* ACTION ITEM *
From the first entry to the last, repeat them all exactly.

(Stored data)
# # # # # # #

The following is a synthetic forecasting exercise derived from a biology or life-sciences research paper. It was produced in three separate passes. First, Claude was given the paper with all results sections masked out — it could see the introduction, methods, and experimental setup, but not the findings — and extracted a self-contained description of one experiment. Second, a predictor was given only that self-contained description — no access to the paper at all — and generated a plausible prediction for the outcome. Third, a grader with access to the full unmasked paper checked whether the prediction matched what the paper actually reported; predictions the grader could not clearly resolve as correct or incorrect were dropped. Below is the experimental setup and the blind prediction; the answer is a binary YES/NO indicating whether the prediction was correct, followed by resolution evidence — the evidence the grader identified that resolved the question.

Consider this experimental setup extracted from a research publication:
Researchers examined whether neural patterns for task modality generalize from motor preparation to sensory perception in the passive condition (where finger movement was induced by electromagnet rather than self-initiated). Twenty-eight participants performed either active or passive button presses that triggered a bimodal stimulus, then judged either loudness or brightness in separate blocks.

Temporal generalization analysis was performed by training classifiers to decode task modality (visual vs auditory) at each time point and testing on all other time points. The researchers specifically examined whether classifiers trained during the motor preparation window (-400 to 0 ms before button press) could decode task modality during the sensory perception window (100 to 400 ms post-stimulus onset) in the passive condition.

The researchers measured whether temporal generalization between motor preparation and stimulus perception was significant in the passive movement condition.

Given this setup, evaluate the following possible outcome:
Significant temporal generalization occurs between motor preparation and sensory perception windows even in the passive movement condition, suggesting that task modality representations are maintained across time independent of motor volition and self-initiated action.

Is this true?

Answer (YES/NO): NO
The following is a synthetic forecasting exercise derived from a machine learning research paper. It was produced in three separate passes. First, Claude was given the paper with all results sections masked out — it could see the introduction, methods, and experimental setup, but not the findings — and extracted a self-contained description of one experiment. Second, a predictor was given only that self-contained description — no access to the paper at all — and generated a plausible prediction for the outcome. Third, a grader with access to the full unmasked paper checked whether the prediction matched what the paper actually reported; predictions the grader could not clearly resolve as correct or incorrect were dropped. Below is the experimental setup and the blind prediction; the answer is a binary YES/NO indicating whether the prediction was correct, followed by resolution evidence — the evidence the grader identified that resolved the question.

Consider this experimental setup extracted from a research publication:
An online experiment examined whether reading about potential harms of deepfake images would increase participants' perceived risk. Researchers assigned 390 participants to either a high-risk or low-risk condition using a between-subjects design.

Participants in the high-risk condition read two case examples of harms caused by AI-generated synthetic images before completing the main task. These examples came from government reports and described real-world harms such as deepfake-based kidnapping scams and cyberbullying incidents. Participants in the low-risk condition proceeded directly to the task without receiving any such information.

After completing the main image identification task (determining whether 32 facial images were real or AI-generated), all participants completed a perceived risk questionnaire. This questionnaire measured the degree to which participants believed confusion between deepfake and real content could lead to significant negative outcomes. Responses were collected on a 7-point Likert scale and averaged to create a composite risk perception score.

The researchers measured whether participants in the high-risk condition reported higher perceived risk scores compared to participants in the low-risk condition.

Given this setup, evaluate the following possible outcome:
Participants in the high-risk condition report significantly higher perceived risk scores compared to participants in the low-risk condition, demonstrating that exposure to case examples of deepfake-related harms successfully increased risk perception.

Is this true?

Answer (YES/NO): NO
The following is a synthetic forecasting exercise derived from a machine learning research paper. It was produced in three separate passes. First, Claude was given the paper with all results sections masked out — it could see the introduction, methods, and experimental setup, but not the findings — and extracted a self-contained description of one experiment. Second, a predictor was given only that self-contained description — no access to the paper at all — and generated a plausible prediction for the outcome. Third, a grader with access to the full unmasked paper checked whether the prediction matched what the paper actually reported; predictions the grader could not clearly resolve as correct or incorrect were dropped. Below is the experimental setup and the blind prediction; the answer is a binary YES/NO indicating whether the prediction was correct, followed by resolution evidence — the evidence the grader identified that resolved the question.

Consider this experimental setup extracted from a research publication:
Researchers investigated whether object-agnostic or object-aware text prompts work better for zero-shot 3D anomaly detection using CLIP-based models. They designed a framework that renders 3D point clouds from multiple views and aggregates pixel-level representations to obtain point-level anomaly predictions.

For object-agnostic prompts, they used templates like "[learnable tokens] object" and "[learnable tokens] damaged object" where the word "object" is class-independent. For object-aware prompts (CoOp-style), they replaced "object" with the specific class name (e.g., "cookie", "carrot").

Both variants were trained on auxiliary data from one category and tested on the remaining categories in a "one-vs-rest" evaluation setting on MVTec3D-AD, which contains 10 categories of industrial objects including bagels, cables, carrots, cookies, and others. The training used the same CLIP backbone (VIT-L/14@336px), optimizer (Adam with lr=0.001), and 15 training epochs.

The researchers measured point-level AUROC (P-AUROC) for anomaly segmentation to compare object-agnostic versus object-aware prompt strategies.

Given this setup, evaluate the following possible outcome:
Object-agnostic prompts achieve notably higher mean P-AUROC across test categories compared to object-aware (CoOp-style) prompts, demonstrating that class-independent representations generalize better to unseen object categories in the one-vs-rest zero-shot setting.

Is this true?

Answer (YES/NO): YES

# # # # # # #

* WRITTEN ANSWER *
The following is a synthetic forecasting exercise derived from a biology or life-sciences research paper. It was produced in three separate passes. First, Claude was given the paper with all results sections masked out — it could see the introduction, methods, and experimental setup, but not the findings — and extracted a self-contained description of one experiment. Second, a predictor was given only that self-contained description — no access to the paper at all — and generated a plausible prediction for the outcome. Third, a grader with access to the full unmasked paper checked whether the prediction matched what the paper actually reported; predictions the grader could not clearly resolve as correct or incorrect were dropped. Below is the experimental setup and the blind prediction; the answer is a binary YES/NO indicating whether the prediction was correct, followed by resolution evidence — the evidence the grader identified that resolved the question.

Consider this experimental setup extracted from a research publication:
Researchers examined whether neural patterns for task modality generalize from motor preparation to sensory perception in the passive condition (where finger movement was induced by electromagnet rather than self-initiated). Twenty-eight participants performed either active or passive button presses that triggered a bimodal stimulus, then judged either loudness or brightness in separate blocks.

Temporal generalization analysis was performed by training classifiers to decode task modality (visual vs auditory) at each time point and testing on all other time points. The researchers specifically examined whether classifiers trained during the motor preparation window (-400 to 0 ms before button press) could decode task modality during the sensory perception window (100 to 400 ms post-stimulus onset) in the passive condition.

The researchers measured whether temporal generalization between motor preparation and stimulus perception was significant in the passive movement condition.

Given this setup, evaluate the following possible outcome:
Significant temporal generalization occurs between motor preparation and sensory perception windows even in the passive movement condition, suggesting that task modality representations are maintained across time independent of motor volition and self-initiated action.

Is this true?

Answer (YES/NO): NO
The following is a synthetic forecasting exercise derived from a machine learning research paper. It was produced in three separate passes. First, Claude was given the paper with all results sections masked out — it could see the introduction, methods, and experimental setup, but not the findings — and extracted a self-contained description of one experiment. Second, a predictor was given only that self-contained description — no access to the paper at all — and generated a plausible prediction for the outcome. Third, a grader with access to the full unmasked paper checked whether the prediction matched what the paper actually reported; predictions the grader could not clearly resolve as correct or incorrect were dropped. Below is the experimental setup and the blind prediction; the answer is a binary YES/NO indicating whether the prediction was correct, followed by resolution evidence — the evidence the grader identified that resolved the question.

Consider this experimental setup extracted from a research publication:
An online experiment examined whether reading about potential harms of deepfake images would increase participants' perceived risk. Researchers assigned 390 participants to either a high-risk or low-risk condition using a between-subjects design.

Participants in the high-risk condition read two case examples of harms caused by AI-generated synthetic images before completing the main task. These examples came from government reports and described real-world harms such as deepfake-based kidnapping scams and cyberbullying incidents. Participants in the low-risk condition proceeded directly to the task without receiving any such information.

After completing the main image identification task (determining whether 32 facial images were real or AI-generated), all participants completed a perceived risk questionnaire. This questionnaire measured the degree to which participants believed confusion between deepfake and real content could lead to significant negative outcomes. Responses were collected on a 7-point Likert scale and averaged to create a composite risk perception score.

The researchers measured whether participants in the high-risk condition reported higher perceived risk scores compared to participants in the low-risk condition.

Given this setup, evaluate the following possible outcome:
Participants in the high-risk condition report significantly higher perceived risk scores compared to participants in the low-risk condition, demonstrating that exposure to case examples of deepfake-related harms successfully increased risk perception.

Is this true?

Answer (YES/NO): NO
The following is a synthetic forecasting exercise derived from a machine learning research paper. It was produced in three separate passes. First, Claude was given the paper with all results sections masked out — it could see the introduction, methods, and experimental setup, but not the findings — and extracted a self-contained description of one experiment. Second, a predictor was given only that self-contained description — no access to the paper at all — and generated a plausible prediction for the outcome. Third, a grader with access to the full unmasked paper checked whether the prediction matched what the paper actually reported; predictions the grader could not clearly resolve as correct or incorrect were dropped. Below is the experimental setup and the blind prediction; the answer is a binary YES/NO indicating whether the prediction was correct, followed by resolution evidence — the evidence the grader identified that resolved the question.

Consider this experimental setup extracted from a research publication:
Researchers investigated whether object-agnostic or object-aware text prompts work better for zero-shot 3D anomaly detection using CLIP-based models. They designed a framework that renders 3D point clouds from multiple views and aggregates pixel-level representations to obtain point-level anomaly predictions.

For object-agnostic prompts, they used templates like "[learnable tokens] object" and "[learnable tokens] damaged object" where the word "object" is class-independent. For object-aware prompts (CoOp-style), they replaced "object" with the specific class name (e.g., "cookie", "carrot").

Both variants were trained on auxiliary data from one category and tested on the remaining categories in a "one-vs-rest" evaluation setting on MVTec3D-AD, which contains 10 categories of industrial objects including bagels, cables, carrots, cookies, and others. The training used the same CLIP backbone (VIT-L/14@336px), optimizer (Adam with lr=0.001), and 15 training epochs.

The researchers measured point-level AUROC (P-AUROC) for anomaly segmentation to compare object-agnostic versus object-aware prompt strategies.

Given this setup, evaluate the following possible outcome:
Object-agnostic prompts achieve notably higher mean P-AUROC across test categories compared to object-aware (CoOp-style) prompts, demonstrating that class-independent representations generalize better to unseen object categories in the one-vs-rest zero-shot setting.

Is this true?

Answer (YES/NO): YES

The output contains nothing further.